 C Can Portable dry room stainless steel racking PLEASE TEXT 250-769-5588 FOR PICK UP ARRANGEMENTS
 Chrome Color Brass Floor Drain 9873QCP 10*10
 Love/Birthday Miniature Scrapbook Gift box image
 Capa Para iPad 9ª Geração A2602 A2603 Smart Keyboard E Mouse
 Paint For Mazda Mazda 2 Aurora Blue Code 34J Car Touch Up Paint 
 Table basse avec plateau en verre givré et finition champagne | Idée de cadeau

Work request:
All lines above are to be transcribed exactly.

Expected output:
 C Can Portable dry room stainless steel racking PLEASE TEXT 250-769-5588 FOR PICK UP ARRANGEMENTS
 Chrome Color Brass Floor Drain 9873QCP 10*10
 Love/Birthday Miniature Scrapbook Gift box image
 Capa Para iPad 9ª Geração A2602 A2603 Smart Keyboard E Mouse
 Paint For Mazda Mazda 2 Aurora Blue Code 34J Car Touch Up Paint 
 Table basse avec plateau en verre givré et finition champagne | Idée de cadeau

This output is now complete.